Gay studied history at the university of Denver, gained a PhD at Columbia, and then taught at Yale University from 1969 until his retirement in 1993. He wrote 25 history books, several of them becoming bestsellers, including a massive biography of Sigmund Freud (1988), and this study of Weimar culture.

So Gay was German, his friends and family were German. He was an impressionable teenager in the world he’s describing, and he mentions that some of his conclusions are drawn from direct conversations with key players in Weimar – Hannah Arendt (formidable intellect in her own right and one-time partner of Martin Heidegger), Walter Gropius, first director of the Bauhaus, and so on.
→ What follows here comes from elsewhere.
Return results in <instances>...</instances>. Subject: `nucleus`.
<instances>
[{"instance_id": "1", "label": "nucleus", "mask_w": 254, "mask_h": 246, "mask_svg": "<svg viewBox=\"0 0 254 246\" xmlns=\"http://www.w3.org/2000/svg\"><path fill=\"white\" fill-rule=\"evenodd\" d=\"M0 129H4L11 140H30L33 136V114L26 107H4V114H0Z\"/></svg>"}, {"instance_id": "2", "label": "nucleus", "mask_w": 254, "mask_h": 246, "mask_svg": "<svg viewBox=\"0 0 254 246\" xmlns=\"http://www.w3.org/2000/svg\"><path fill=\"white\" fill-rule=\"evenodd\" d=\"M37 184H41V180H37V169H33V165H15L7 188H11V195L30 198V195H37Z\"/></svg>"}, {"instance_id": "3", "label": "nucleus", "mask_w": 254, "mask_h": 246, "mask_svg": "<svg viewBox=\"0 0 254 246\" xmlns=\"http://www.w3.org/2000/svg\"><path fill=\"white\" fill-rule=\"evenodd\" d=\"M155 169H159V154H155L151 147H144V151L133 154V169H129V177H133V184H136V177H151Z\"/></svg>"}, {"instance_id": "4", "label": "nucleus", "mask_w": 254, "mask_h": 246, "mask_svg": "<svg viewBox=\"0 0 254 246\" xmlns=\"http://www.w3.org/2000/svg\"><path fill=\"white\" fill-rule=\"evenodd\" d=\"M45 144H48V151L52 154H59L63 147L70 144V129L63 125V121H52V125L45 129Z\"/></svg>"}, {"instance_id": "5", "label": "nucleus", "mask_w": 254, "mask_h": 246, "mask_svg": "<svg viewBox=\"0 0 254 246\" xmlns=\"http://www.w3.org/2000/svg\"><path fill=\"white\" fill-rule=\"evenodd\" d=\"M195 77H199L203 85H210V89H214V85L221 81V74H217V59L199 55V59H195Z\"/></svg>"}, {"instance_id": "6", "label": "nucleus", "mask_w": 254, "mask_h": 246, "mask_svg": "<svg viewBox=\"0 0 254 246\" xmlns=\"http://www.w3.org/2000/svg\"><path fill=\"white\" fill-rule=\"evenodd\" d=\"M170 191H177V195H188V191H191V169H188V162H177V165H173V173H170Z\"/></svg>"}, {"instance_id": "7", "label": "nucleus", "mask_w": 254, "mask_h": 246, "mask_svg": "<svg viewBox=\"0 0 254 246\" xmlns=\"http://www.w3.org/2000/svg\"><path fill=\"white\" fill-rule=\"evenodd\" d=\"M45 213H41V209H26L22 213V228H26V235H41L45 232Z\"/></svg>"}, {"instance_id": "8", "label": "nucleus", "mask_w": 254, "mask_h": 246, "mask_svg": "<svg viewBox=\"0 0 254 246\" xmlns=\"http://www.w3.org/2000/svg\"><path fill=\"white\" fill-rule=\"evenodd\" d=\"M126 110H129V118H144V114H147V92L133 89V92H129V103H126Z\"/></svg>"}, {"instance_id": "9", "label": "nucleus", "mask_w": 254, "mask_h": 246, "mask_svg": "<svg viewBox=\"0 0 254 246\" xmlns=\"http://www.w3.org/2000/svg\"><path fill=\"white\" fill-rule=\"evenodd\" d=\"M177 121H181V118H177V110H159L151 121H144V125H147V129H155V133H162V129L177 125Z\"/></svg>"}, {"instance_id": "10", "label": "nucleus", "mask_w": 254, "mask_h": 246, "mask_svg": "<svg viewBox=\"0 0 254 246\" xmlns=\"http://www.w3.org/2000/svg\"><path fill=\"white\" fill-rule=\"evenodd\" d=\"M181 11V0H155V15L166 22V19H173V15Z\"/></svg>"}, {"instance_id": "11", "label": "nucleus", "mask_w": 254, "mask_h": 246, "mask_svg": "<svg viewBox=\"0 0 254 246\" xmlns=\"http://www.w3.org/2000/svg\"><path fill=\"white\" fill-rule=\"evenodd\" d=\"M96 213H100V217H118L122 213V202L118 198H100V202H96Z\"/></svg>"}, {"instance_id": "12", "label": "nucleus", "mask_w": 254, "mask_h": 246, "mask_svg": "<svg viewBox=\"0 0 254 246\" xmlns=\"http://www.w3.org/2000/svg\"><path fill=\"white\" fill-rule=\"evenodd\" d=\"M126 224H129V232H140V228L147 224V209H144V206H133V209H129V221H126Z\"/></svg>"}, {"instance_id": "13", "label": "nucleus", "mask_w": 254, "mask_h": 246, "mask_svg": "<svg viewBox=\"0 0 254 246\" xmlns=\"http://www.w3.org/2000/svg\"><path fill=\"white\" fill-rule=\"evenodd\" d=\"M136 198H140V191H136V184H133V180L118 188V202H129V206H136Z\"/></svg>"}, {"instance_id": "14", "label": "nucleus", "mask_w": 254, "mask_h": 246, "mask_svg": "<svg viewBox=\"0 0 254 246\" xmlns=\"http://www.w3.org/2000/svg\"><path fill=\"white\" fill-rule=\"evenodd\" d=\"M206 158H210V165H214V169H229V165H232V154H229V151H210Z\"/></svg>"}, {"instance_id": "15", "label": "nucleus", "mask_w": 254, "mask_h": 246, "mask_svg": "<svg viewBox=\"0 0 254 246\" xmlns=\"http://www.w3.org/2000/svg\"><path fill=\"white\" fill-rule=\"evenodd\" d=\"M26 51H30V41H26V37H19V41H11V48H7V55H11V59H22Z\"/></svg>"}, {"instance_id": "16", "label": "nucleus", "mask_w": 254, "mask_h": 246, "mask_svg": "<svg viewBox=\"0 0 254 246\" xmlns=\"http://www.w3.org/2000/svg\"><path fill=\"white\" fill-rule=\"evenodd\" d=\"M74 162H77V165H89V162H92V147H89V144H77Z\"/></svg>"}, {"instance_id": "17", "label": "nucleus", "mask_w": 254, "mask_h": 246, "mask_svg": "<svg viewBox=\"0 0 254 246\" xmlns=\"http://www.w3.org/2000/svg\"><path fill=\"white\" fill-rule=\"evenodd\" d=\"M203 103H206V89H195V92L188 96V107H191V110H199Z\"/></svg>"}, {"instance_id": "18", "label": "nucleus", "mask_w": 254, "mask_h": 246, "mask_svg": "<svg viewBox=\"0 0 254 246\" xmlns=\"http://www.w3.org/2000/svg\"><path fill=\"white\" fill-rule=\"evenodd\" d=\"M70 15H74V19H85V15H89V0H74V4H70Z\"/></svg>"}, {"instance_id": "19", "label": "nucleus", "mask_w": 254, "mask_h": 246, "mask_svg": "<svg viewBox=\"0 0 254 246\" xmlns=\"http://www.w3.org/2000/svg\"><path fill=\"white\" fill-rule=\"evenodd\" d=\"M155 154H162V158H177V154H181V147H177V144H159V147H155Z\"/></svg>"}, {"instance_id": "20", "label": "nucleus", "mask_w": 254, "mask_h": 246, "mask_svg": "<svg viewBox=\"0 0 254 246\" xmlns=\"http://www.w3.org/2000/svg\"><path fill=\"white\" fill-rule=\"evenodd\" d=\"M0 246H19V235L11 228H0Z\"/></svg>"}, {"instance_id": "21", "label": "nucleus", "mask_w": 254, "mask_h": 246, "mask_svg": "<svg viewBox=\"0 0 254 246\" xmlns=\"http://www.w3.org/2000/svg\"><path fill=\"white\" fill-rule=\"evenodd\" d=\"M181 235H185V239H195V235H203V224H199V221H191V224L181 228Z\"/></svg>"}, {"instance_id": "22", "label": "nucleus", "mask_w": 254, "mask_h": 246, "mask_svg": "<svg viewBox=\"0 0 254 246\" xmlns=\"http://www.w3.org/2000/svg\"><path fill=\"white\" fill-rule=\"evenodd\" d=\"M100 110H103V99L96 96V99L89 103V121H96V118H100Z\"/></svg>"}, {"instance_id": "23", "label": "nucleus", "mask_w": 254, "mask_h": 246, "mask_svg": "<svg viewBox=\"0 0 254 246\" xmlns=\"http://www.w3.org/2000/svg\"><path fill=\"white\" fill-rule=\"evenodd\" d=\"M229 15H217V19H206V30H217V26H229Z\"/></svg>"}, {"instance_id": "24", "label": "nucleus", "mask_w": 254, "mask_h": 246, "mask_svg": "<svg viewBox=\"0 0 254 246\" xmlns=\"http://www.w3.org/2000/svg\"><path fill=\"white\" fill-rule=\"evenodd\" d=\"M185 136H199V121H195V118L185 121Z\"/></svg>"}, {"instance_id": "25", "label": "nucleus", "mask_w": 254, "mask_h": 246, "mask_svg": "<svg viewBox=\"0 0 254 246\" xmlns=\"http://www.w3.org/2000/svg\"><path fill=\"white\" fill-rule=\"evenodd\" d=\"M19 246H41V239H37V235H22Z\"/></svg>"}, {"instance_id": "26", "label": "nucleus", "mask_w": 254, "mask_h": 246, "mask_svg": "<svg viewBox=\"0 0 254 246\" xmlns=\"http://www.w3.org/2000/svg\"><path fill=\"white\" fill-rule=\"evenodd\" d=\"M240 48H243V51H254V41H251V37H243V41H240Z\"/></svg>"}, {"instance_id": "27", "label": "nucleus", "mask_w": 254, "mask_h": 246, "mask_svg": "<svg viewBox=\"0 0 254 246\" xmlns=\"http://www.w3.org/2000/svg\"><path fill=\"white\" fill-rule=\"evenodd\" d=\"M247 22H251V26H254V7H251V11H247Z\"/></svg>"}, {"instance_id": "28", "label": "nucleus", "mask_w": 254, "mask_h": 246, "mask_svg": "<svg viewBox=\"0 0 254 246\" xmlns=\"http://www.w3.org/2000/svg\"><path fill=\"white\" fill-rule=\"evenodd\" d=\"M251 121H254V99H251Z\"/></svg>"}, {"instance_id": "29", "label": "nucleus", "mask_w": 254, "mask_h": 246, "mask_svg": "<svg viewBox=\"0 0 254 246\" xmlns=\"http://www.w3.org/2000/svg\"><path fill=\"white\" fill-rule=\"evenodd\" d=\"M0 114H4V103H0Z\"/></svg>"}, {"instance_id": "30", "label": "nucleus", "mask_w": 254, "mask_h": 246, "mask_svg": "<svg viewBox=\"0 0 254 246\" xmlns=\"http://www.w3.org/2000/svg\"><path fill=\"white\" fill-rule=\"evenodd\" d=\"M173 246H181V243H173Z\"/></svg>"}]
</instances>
Reading through Gay’s systematic indictment of the leading minds of the Weimar Republic, marvelling at all the ways that German intellectuals failed to support, or actively undermined, their nation’s first attempt at democracy, tends to:

  1. profoundly worry you about the German national character
  2. make you distrust carping, sneering, ‘subversive’ public intellectuals even more than you already did

As I read the very last page with its poetic oration for the exiles forced to flee the advent of Hitler, I had a thought which Gay doesn’t mention. Maybe all the famous exiles from Hitler’s Germany, from Einstein to Brecht, from Schoenberg to Koestler, from Kurt Weill to Billy Wilder – if, as Gay suggests, they simply weren’t capable of supporting a sensible modern culture, well then maybe they could only thrive abroad in the stable environment provided by capitalist, democratic America. They were quite literally not capable of running a country of their own.